Tengo la sensación de que a veces pecamos de “necesitar” encontrar ejemplos de hoy en el mundo de los “top” pero tal vez nos equivoquemos. Tengo la sensación de que a veces, en cuanto alguien popular dice que es católico, que va a misa, que reza… allá vamos con nuestros titulares… como si nuestra fe se enriqueciera con la grandeza y la fama de estas personas; como si fuera más sensato ser católico porque este o aquel famoso dice serlo también. Ojalá. Pero muchas veces, como ahora, estaría bien ser más prudentes a la hora de poner en “altares mediáticos” a personas que muchas veces no son tan ejemplares. En la Iglesia, no es la fama la que otorga el sello de calidad sino una vida gastada y entregada por amor a Dios y al prójimo.

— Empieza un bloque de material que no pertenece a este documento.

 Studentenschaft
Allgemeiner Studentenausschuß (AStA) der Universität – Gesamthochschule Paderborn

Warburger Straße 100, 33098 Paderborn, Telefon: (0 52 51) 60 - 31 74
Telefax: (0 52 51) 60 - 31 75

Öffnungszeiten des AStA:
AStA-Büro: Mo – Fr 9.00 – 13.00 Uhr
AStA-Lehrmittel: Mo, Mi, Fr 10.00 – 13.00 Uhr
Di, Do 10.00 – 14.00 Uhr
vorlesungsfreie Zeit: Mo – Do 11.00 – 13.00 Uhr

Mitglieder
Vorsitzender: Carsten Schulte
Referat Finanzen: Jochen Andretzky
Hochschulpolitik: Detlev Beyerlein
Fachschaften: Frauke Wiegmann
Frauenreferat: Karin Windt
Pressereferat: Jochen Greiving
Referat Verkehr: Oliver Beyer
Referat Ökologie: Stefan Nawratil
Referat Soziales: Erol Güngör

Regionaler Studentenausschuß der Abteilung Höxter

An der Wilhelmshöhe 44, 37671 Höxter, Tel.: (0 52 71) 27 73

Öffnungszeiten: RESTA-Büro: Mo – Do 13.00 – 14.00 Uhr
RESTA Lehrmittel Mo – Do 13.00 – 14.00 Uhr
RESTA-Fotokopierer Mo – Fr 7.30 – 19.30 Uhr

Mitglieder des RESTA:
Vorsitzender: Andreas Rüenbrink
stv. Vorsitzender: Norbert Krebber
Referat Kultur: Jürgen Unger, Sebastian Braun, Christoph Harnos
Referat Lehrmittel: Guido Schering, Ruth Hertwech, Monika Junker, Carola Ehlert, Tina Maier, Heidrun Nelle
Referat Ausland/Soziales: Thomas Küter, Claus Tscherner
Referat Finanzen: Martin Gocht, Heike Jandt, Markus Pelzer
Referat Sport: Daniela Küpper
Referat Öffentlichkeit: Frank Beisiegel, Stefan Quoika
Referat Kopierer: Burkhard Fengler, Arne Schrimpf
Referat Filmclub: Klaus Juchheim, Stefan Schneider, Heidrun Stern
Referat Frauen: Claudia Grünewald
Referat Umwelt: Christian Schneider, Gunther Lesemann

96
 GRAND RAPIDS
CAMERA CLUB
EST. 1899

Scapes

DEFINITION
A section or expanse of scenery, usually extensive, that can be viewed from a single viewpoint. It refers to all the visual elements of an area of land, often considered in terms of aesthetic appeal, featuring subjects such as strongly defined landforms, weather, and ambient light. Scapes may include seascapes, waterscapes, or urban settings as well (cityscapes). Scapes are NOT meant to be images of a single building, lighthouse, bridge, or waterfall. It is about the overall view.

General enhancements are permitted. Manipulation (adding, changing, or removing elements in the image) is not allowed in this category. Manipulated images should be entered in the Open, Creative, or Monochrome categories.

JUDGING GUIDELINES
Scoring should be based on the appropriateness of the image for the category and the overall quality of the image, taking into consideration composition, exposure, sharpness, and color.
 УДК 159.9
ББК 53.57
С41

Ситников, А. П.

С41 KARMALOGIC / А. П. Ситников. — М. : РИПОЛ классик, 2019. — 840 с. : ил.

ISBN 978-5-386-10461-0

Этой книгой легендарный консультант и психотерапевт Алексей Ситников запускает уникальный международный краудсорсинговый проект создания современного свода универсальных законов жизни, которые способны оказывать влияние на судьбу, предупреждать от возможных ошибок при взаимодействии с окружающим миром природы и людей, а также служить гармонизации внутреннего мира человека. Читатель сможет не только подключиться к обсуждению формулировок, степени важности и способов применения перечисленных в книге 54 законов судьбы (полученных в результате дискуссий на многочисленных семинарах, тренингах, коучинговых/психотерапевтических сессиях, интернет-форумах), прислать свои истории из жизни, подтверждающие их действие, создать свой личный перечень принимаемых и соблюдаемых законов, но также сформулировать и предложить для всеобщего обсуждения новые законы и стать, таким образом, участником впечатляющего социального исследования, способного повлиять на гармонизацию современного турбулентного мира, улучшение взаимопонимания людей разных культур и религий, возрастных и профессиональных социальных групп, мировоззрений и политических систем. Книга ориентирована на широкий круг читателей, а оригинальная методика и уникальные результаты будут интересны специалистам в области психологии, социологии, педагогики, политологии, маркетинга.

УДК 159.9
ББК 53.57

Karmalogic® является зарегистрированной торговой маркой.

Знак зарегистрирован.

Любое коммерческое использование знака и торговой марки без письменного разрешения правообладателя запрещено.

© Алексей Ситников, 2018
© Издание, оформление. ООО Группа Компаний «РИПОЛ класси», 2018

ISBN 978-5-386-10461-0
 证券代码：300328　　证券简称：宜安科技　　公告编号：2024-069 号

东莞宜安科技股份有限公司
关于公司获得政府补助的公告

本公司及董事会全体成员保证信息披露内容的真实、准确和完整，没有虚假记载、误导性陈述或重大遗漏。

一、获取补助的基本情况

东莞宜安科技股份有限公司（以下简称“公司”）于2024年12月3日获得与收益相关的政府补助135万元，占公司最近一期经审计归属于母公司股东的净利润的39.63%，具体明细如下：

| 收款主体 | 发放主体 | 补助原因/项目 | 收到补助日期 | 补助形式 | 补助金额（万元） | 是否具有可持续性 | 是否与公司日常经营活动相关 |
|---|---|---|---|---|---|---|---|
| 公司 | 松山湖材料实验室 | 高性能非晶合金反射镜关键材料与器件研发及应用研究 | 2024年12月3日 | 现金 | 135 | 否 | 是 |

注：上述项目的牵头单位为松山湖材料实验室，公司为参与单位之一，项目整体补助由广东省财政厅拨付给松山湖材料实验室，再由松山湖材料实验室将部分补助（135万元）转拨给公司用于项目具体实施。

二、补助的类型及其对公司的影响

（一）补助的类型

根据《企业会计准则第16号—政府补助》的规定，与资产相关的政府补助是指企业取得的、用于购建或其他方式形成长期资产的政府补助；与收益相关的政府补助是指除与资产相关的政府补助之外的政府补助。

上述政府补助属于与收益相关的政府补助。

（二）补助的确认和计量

Ahora deberíamos de sacar una noticia y explicar que está muy bien que Usain Bolt sea devoto de la Milagrosa pero que esa manera de festejar su cumpleaños, enrollándose con varias mujeres la misma noche, en un ambiente ciertamente “ligero”, y más a poco tiempo de su boda, pues no es lo más adecuado en el seguimiento de Jesús.

A veces los auténticos referentes los tenemos a la vuelta de la esquina. En general están escondidos, pasan desapercibidos, son pequeños y frágiles también pero muestran con su vida, y de manera más eficaz, el amor al Señor. Ojalá nos demos cuenta.